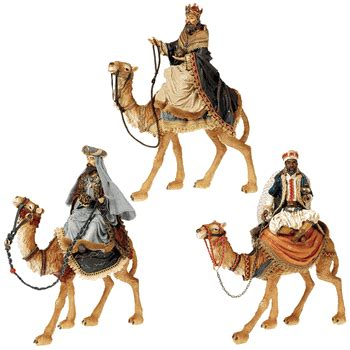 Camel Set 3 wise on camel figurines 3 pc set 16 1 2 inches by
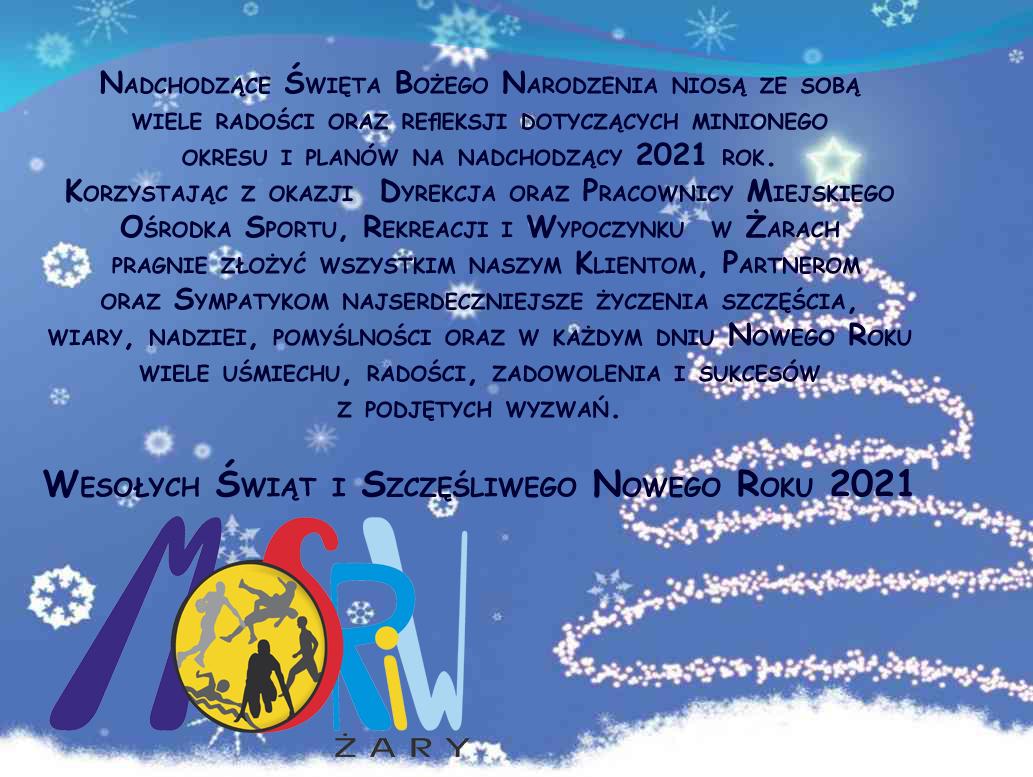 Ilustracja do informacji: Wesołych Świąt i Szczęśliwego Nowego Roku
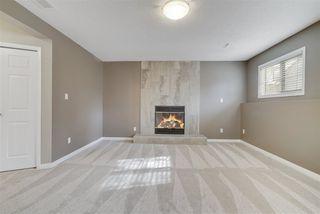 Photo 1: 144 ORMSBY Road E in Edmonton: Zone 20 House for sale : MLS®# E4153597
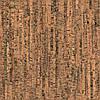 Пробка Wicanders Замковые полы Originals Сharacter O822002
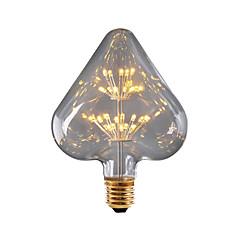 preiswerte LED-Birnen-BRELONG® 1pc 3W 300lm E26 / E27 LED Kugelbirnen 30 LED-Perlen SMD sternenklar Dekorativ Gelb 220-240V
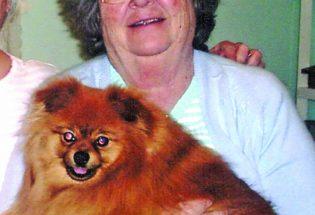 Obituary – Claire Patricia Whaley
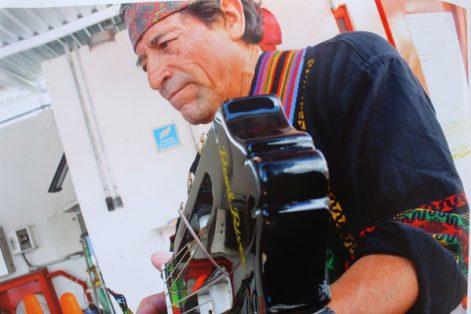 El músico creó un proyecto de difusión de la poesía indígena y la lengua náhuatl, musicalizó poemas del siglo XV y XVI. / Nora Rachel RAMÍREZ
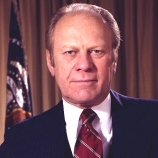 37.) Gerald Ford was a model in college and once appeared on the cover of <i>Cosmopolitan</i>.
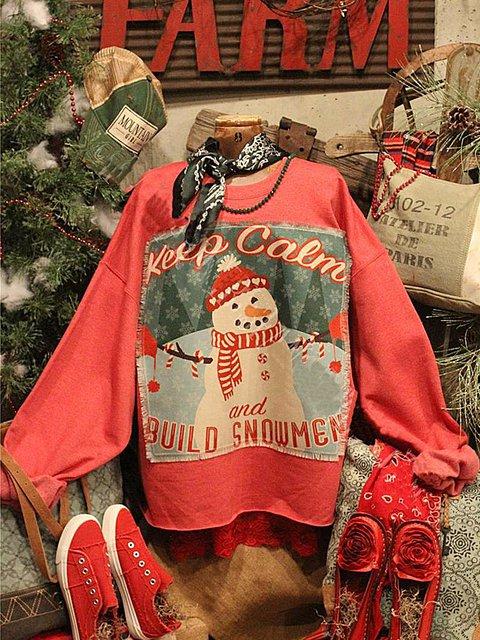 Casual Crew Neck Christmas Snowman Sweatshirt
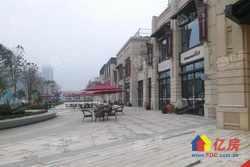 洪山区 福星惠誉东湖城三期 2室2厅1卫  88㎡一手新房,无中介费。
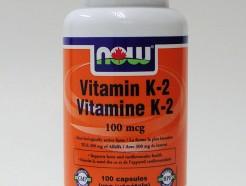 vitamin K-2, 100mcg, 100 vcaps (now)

# TASK
Your copy should hold each line above exactly and no pictures at all.

# SOLUTION FOR THIS PROBLEM
 Camel Set 3 wise on camel figurines 3 pc set 16 1 2 inches by
 Ilustracja do informacji: Wesołych Świąt i Szczęśliwego Nowego Roku
 Photo 1: 144 ORMSBY Road E in Edmonton: Zone 20 House for sale : MLS®# E4153597
 Пробка Wicanders Замковые полы Originals Сharacter O822002
 preiswerte LED-Birnen-BRELONG® 1pc 3W 300lm E26 / E27 LED Kugelbirnen 30 LED-Perlen SMD sternenklar Dekorativ Gelb 220-240V
 Obituary – Claire Patricia Whaley
 El músico creó un proyecto de difusión de la poesía indígena y la lengua náhuatl, musicalizó poemas del siglo XV y XVI. / Nora Rachel RAMÍREZ
 37.) Gerald Ford was a model in college and once appeared on the cover of <i>Cosmopolitan</i>.
 Casual Crew Neck Christmas Snowman Sweatshirt
 洪山区 福星惠誉东湖城三期 2室2厅1卫  88㎡一手新房,无中介费。
 vitamin K-2, 100mcg, 100 vcaps (now)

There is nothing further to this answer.